### RECORDS FOR THIS EXERCISE
++++++++++
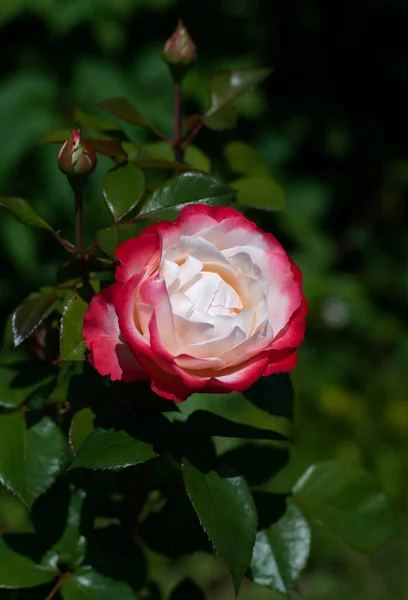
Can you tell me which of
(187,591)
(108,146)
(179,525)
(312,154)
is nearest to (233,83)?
(108,146)

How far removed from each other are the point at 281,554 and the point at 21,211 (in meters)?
0.40

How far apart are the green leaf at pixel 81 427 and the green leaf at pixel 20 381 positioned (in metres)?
0.09

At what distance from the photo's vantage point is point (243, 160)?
0.94 meters

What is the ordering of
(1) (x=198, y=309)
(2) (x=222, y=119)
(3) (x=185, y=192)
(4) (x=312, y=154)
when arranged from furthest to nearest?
(4) (x=312, y=154)
(2) (x=222, y=119)
(3) (x=185, y=192)
(1) (x=198, y=309)

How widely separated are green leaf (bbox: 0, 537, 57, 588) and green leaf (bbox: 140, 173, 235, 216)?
35 centimetres

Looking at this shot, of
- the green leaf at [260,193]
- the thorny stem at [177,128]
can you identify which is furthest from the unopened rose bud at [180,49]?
the green leaf at [260,193]

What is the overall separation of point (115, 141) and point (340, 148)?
223 cm

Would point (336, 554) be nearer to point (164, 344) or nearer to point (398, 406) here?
point (398, 406)

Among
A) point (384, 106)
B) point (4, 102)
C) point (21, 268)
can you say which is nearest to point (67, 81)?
point (4, 102)

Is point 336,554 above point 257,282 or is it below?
below

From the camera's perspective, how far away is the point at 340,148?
2.87 metres

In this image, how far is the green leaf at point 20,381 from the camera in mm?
768

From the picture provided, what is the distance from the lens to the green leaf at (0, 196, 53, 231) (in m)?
0.70

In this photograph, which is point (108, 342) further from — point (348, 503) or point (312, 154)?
point (312, 154)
++++++++++
### STATED TASK
Write out the data again with "thorny stem" switched to "spiny stem" and everything else left as it is. Leave out the pictures.

### FINAL RESULT
Can you tell me which of
(187,591)
(108,146)
(179,525)
(312,154)
is nearest to (233,83)?
(108,146)

How far removed from each other are the point at 281,554 and the point at 21,211 (in meters)?
0.40

How far apart are the green leaf at pixel 81 427 and the green leaf at pixel 20 381 positioned (in metres)?
0.09

At what distance from the photo's vantage point is point (243, 160)?
0.94 meters

What is the ordering of
(1) (x=198, y=309)
(2) (x=222, y=119)
(3) (x=185, y=192)
(4) (x=312, y=154)
when arranged from furthest to nearest?
(4) (x=312, y=154)
(2) (x=222, y=119)
(3) (x=185, y=192)
(1) (x=198, y=309)

How widely separated are green leaf (bbox: 0, 537, 57, 588) and green leaf (bbox: 140, 173, 235, 216)?
35 centimetres

Looking at this shot, of
- the green leaf at [260,193]
- the spiny stem at [177,128]
can you identify which is furthest from the unopened rose bud at [180,49]?
the green leaf at [260,193]

What is the overall separation of point (115, 141) and point (340, 148)?
223 cm

Would point (336, 554) be nearer to point (164, 344) or nearer to point (398, 406) here?
point (398, 406)

Among
A) point (384, 106)
B) point (4, 102)
C) point (21, 268)
can you say which is nearest to point (67, 81)?
point (4, 102)

Is point 336,554 above point 257,282 or is it below?
below

From the camera's perspective, how far away is the point at 340,148?
2.87 metres

In this image, how far is the green leaf at point 20,381 from the camera in mm?
768

From the picture provided, what is the distance from the lens to the green leaf at (0, 196, 53, 231) (in m)?
0.70

In this photograph, which is point (108, 342) further from — point (348, 503) or point (312, 154)?
point (312, 154)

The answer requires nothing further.